L'hôpital de demain sera-t-il plus vert ? À l'approche de la COP26, qui se tiendra en novembre à Glasgow, le Comité pour le développement durable en santé (C2DS*), qui regroupe 630 établissements, dont une quinzaine de CHU, avance des pistes pour décarboner les pratiques et les organisations dans les hôpitaux.

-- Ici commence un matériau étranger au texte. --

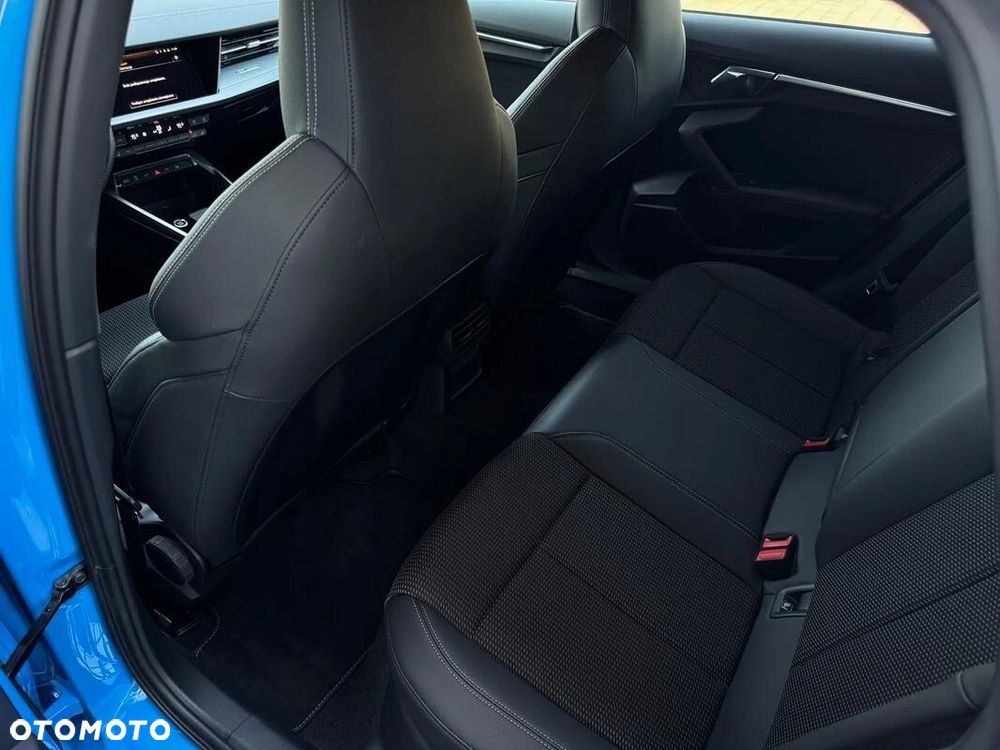 Audi A3 Sportback - 9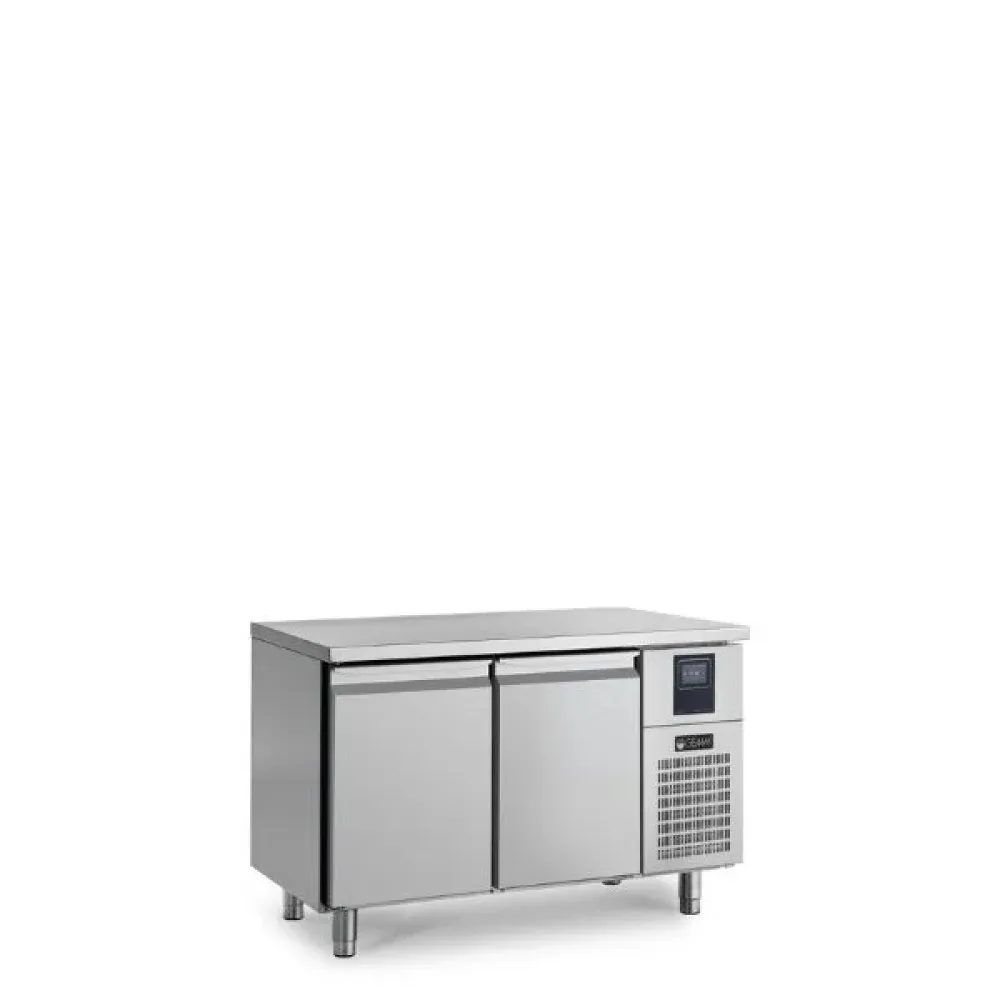 Table réfrigérée pour plaques de pâtisserie GEMM 42502011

Selon plusieurs études, l'empreinte carbone du secteur de la santé représenterait environ 5 % des émissions de gaz à effet de serre en France. Un niveau équivalent à celui de l'aviation civile. Si nombre d'hôpitaux et de professionnels font déjà des efforts pour réduire leur consommation énergétique, des progrès restent à faire pour transformer les habitudes et les mentalités. « Heureusement, nous observons un réel engagement de la part de certaines agences régionales de santé, des médecins et une vraie attente des jeunes générations », s'enthousiasme Véronique Molières, directrice du C2DS.
Cette problématique monte en puissance : selon un sondage réalisé en mai par le C2DS auprès de 1 350 professionnels de santé et de la dépendance, intitulé « Demain, quel système de santé voulez-vous ? », 88% des répondants réclament des établissements « exemplaires » en termes d’énergie, de transports et de déchets.
Gaspillage alimentaire et gâchis médicamenteux
Mais par quel moyen peut-on décarboner nos hôpitaux ? Pour Olivier Toma, porte-parole de cette association à but non lucratif, les pistes ne manquent pas. La conception des bâtiments du secteur sanitaire et médico-social est une priorité : les infrastructures devront tenir compte de l'énergie directe qu'elles consomment mais aussi des pollutions engendrées par les soins. Une des difficultés reste toutefois l'ignorance de la consommation exacte d’énergie des hôpitaux ou des facteurs d’émission des matériels médicaux et des produits de santé.
« Le système carbone du monde de la santé est en fait représenté à 50 % par les achats, le reste étant le déplacement et les déchets », précise Olivier Toma. Celui-ci pointe du doigt le gaspillage alimentaire mais surtout le gâchis de médicaments qui « représente des sommes et une empreinte carbone colossale ». Au total, 7 milliards d'euros de médicaments sont jetés chaque année.
Olivier Toma insiste aussi sur la question des outils de soin à usage unique : verre médicamenteux, biberons jetables, ciseaux ombilicaux… « Tout ce matériel devrait pouvoir être revalorisé », avance-t-il. Une autre source d'émission à prendre en compte est liée aux transports – qu'il s'agisse du fret de marchandises, du traitement des déchets ou du déplacement des patients et des professionnels. Là encore, le C2DS aimerait voir les hôpitaux s'orienter vers des mobilités plus douces.
Blocs opératoires plus verts ?
Parmi les activités médicales, le bloc opératoire arrive en tête des plus polluantes. Celui-ci serait à l'origine de 20 à 30 % des déchets produits à l'hôpital. L'activité chirurgicale est génératrice de nombreux déchets d'activités de soins à risque infectieux qui nécessitent un traitement particulier. Les gaz anesthésiques, souvent non recyclés, constituent une source de pollution importante.
Afin de réduire cet impact, la Société française d'anesthésie réanimation (SFAR) a produit en 2018, en collaboration avec le C2DS, un « guide pratique du développement durable en bloc opératoire ». Il propose des pistes pour une politique d'achat durable et entend favoriser le recyclage des outils chirurgicaux. Au CHU de Toulouse, qui s'est emparé de ces recommandations, les médecins ont modifié leurs produits anesthésiques pour réduire leur impact écologique. L'amélioration de la formation initiale et continue des soignants sur ces thématiques est une autre priorité.
Si les initiatives isolées vont dans le bon sens, le C2DS appelle de ses vœux une dynamique nationale. C'est pourquoi il lance sa convention hospitalière pour le climat. À partir d'une feuille de route produite à l'automne 2020, l'organisation tente de sensibiliser de plus en plus d'hôpitaux et de mobiliser les parlementaires dans le cadre des lois de financement de la Sécurité sociale. Avec 172 nouveaux établissements adhérents depuis le début de l'année, Véronique Molières ne cache pas sa satisfaction. « Nous avons franchi un pas historique, salue-t-elle. Depuis un an, il y a une véritable prise de conscience des professionnels du monde de la santé ».
* En 2021, le C2DS compte plus de 600 adhérents, établissements sanitaires et médico-sociaux de tout type d’activité et de tout statut juridique. Son objectif est d’informer les acteurs du secteur sur les avantages des bonnes pratiques du développement durable.